[Exercise instructions]: Recast every line of the entries below as a numbered list, skipping blank lines. Leave the pictures out of your answer.

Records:

-- Begin --

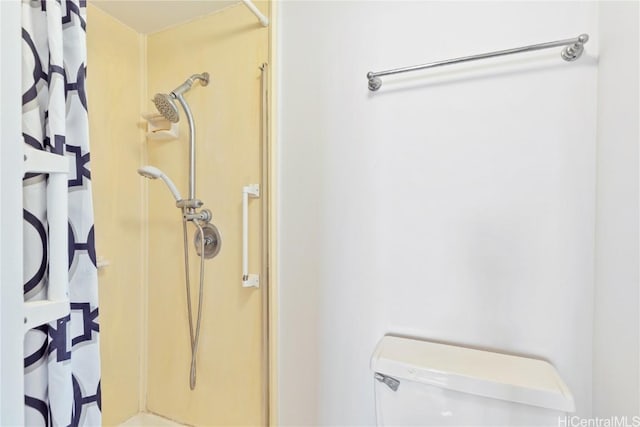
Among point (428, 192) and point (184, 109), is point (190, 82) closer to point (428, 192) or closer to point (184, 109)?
point (184, 109)

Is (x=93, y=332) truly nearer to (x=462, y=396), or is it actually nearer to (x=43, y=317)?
(x=43, y=317)

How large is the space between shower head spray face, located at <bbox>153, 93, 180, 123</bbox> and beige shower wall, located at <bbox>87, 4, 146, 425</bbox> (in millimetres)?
297

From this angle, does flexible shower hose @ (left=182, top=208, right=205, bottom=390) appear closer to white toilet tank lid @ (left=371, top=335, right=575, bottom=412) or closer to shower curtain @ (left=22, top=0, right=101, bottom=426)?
shower curtain @ (left=22, top=0, right=101, bottom=426)

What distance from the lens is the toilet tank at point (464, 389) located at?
2.38 ft

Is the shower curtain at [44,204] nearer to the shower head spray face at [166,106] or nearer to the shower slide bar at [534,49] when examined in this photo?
the shower head spray face at [166,106]

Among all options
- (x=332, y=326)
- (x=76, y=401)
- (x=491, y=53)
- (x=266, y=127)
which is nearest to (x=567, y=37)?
(x=491, y=53)

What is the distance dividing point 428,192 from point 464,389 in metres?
0.56

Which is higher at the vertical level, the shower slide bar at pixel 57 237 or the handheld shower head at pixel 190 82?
the handheld shower head at pixel 190 82

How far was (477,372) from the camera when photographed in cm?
79

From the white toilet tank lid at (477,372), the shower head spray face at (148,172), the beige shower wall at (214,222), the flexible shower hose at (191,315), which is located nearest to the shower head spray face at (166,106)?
the beige shower wall at (214,222)

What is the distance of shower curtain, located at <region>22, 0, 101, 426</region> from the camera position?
50 centimetres

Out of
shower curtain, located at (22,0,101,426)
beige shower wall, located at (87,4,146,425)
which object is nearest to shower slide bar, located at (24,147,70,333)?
shower curtain, located at (22,0,101,426)

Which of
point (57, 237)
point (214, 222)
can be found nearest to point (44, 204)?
point (57, 237)

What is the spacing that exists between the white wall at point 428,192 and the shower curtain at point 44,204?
2.20ft
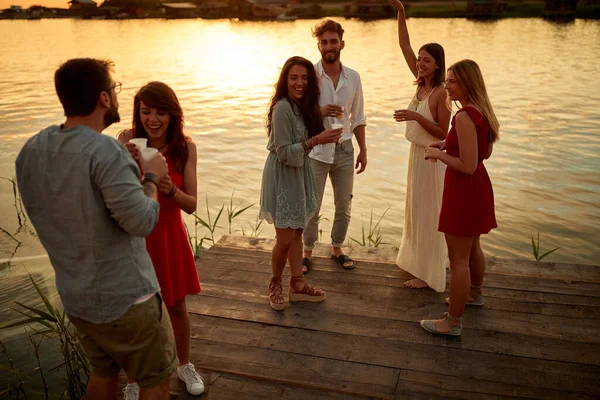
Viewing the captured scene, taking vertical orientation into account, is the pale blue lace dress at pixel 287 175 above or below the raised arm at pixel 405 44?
below

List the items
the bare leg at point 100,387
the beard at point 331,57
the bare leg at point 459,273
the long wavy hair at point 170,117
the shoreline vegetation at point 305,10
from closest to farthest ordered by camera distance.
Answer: the bare leg at point 100,387 → the long wavy hair at point 170,117 → the bare leg at point 459,273 → the beard at point 331,57 → the shoreline vegetation at point 305,10

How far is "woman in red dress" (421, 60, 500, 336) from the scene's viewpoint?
290 centimetres

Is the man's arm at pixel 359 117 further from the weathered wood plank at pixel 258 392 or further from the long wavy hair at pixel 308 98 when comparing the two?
the weathered wood plank at pixel 258 392

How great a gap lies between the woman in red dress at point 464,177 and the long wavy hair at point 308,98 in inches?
27.7

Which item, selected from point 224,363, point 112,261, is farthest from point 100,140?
point 224,363

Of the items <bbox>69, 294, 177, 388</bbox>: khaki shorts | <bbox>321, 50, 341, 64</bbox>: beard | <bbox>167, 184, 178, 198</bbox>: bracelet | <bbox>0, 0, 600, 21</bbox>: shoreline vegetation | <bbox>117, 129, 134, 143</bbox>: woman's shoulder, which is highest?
<bbox>0, 0, 600, 21</bbox>: shoreline vegetation

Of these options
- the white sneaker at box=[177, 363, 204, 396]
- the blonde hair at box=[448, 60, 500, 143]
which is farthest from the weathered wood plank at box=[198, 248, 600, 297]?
the white sneaker at box=[177, 363, 204, 396]

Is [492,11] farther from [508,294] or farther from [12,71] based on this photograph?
[508,294]

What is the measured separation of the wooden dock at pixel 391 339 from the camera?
275 centimetres

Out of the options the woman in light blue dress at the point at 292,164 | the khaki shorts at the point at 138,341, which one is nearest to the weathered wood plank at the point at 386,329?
the woman in light blue dress at the point at 292,164

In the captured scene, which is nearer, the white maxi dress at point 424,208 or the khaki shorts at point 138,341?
the khaki shorts at point 138,341

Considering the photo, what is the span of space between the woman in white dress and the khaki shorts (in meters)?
2.17

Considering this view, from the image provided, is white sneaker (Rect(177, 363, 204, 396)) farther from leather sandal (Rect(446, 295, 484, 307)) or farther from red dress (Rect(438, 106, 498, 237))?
leather sandal (Rect(446, 295, 484, 307))

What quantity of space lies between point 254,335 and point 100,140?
185 cm
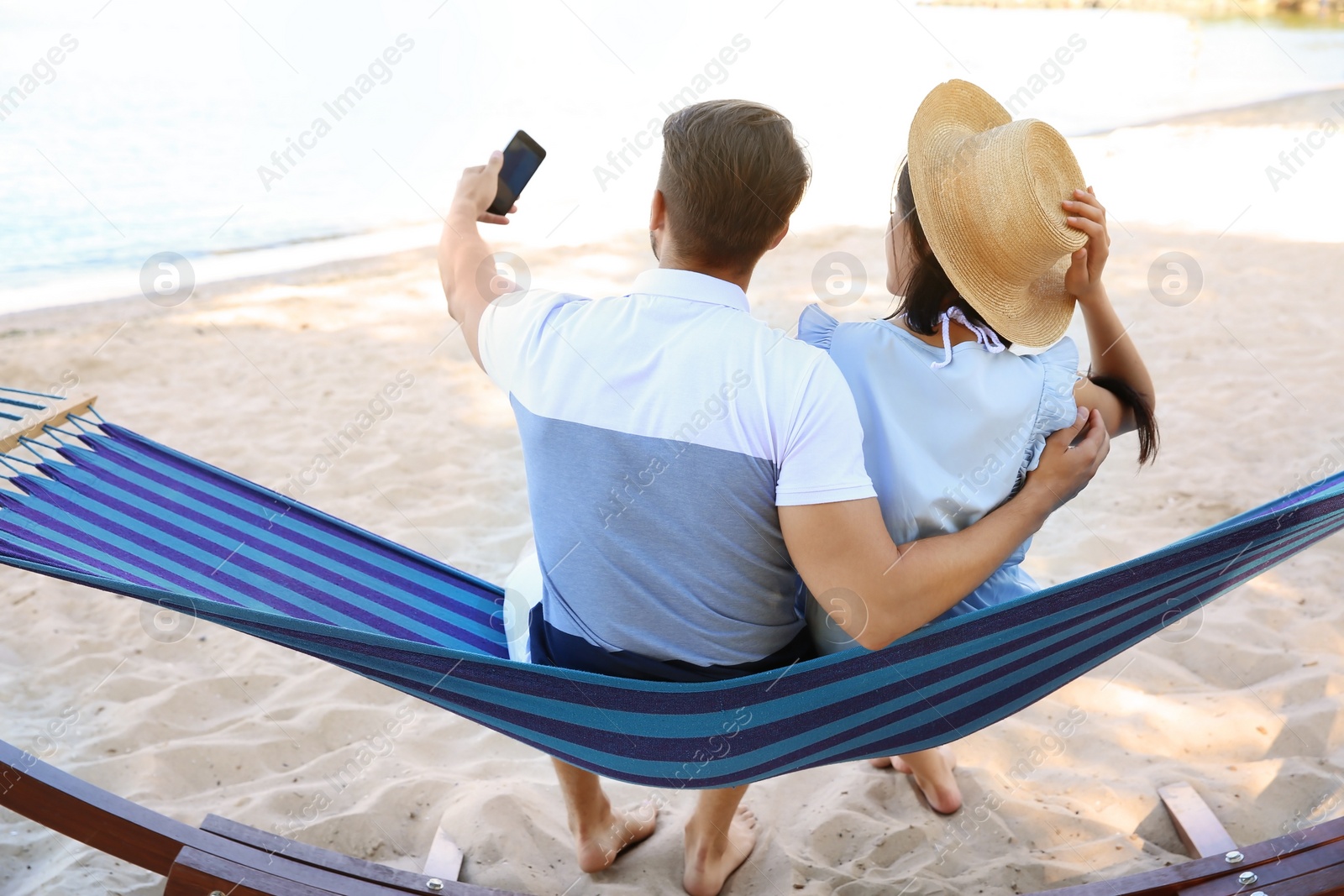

-- End --

[Correct result]:
1. Among point (428, 192) and point (184, 109), is point (190, 82) closer to point (428, 192) or closer to point (184, 109)?
2. point (184, 109)
3. Is (x=93, y=332) truly nearer to (x=462, y=396), or is it actually nearer to (x=43, y=317)?
4. (x=43, y=317)
5. How large is the space between shower head spray face, located at <bbox>153, 93, 180, 123</bbox> and beige shower wall, located at <bbox>87, 4, 146, 425</bbox> (in millimetres)?
6. 297
7. From this angle, does flexible shower hose @ (left=182, top=208, right=205, bottom=390) appear closer to white toilet tank lid @ (left=371, top=335, right=575, bottom=412) or closer to shower curtain @ (left=22, top=0, right=101, bottom=426)?
8. shower curtain @ (left=22, top=0, right=101, bottom=426)
9. What distance from the lens is the toilet tank at point (464, 389) located at?
10. 2.38 ft
11. Is the shower curtain at [44,204] nearer to the shower head spray face at [166,106] or nearer to the shower slide bar at [534,49] when examined in this photo?
12. the shower head spray face at [166,106]
13. Among all options
14. - (x=332, y=326)
15. - (x=76, y=401)
16. - (x=491, y=53)
17. - (x=266, y=127)
18. which is nearest to (x=567, y=37)?
19. (x=491, y=53)
20. What is the distance dividing point 428,192 from point 464,389 in metres?
21. 0.56
22. Which is higher at the vertical level, the shower slide bar at pixel 57 237 or the handheld shower head at pixel 190 82?
23. the handheld shower head at pixel 190 82
24. How far was (477,372) from the camera when photographed in cm?
25. 79
26. From the white toilet tank lid at (477,372), the shower head spray face at (148,172), the beige shower wall at (214,222), the flexible shower hose at (191,315), which is located nearest to the shower head spray face at (166,106)?
27. the beige shower wall at (214,222)
28. What is the distance of shower curtain, located at <region>22, 0, 101, 426</region> from the camera position?
29. 50 centimetres
30. Out of
31. shower curtain, located at (22,0,101,426)
32. beige shower wall, located at (87,4,146,425)
33. which object is nearest to shower slide bar, located at (24,147,70,333)?
34. shower curtain, located at (22,0,101,426)
35. Which of
36. point (57, 237)
37. point (214, 222)
38. can be found nearest to point (44, 204)?
39. point (57, 237)
40. What is the spacing that exists between the white wall at point 428,192 and the shower curtain at point 44,204?
41. 2.20ft
42. Viewing the captured scene, taking vertical orientation into account, is the pale blue lace dress at pixel 287 175 above or below the raised arm at pixel 405 44?
43. below
44. List the items
45. the bare leg at point 100,387
46. the beard at point 331,57
47. the bare leg at point 459,273
48. the long wavy hair at point 170,117
49. the shoreline vegetation at point 305,10
50. from closest to farthest ordered by camera distance.
51. Answer: the bare leg at point 100,387 → the long wavy hair at point 170,117 → the bare leg at point 459,273 → the beard at point 331,57 → the shoreline vegetation at point 305,10
52. How far is "woman in red dress" (421, 60, 500, 336) from the scene's viewpoint?
53. 290 centimetres
54. Is the man's arm at pixel 359 117 further from the weathered wood plank at pixel 258 392 or further from the long wavy hair at pixel 308 98 when comparing the two?
55. the weathered wood plank at pixel 258 392
56. How great a gap lies between the woman in red dress at point 464,177 and the long wavy hair at point 308,98 in inches?
57. 27.7
58. Which item, selected from point 224,363, point 112,261, is farthest from point 100,140?
59. point 224,363
60. Of the items <bbox>69, 294, 177, 388</bbox>: khaki shorts | <bbox>321, 50, 341, 64</bbox>: beard | <bbox>167, 184, 178, 198</bbox>: bracelet | <bbox>0, 0, 600, 21</bbox>: shoreline vegetation | <bbox>117, 129, 134, 143</bbox>: woman's shoulder, which is highest?
61. <bbox>0, 0, 600, 21</bbox>: shoreline vegetation
62. Of these options
63. - the white sneaker at box=[177, 363, 204, 396]
64. - the blonde hair at box=[448, 60, 500, 143]
65. which is farthest from the weathered wood plank at box=[198, 248, 600, 297]?
66. the white sneaker at box=[177, 363, 204, 396]
67. Is [492,11] farther from [508,294] or farther from [12,71] based on this photograph?
68. [508,294]
69. What is the measured separation of the wooden dock at pixel 391 339 from the camera?
70. 275 centimetres
71. Out of the options the woman in light blue dress at the point at 292,164 | the khaki shorts at the point at 138,341, which one is nearest to the weathered wood plank at the point at 386,329?
72. the woman in light blue dress at the point at 292,164
73. In the captured scene, which is nearer, the white maxi dress at point 424,208 or the khaki shorts at point 138,341?
74. the khaki shorts at point 138,341
75. Considering the photo, what is the span of space between the woman in white dress and the khaki shorts (in meters)?
76. 2.17
77. Considering this view, from the image provided, is white sneaker (Rect(177, 363, 204, 396)) farther from leather sandal (Rect(446, 295, 484, 307)) or farther from red dress (Rect(438, 106, 498, 237))?
78. leather sandal (Rect(446, 295, 484, 307))
79. What quantity of space lies between point 254,335 and point 100,140?
80. 185 cm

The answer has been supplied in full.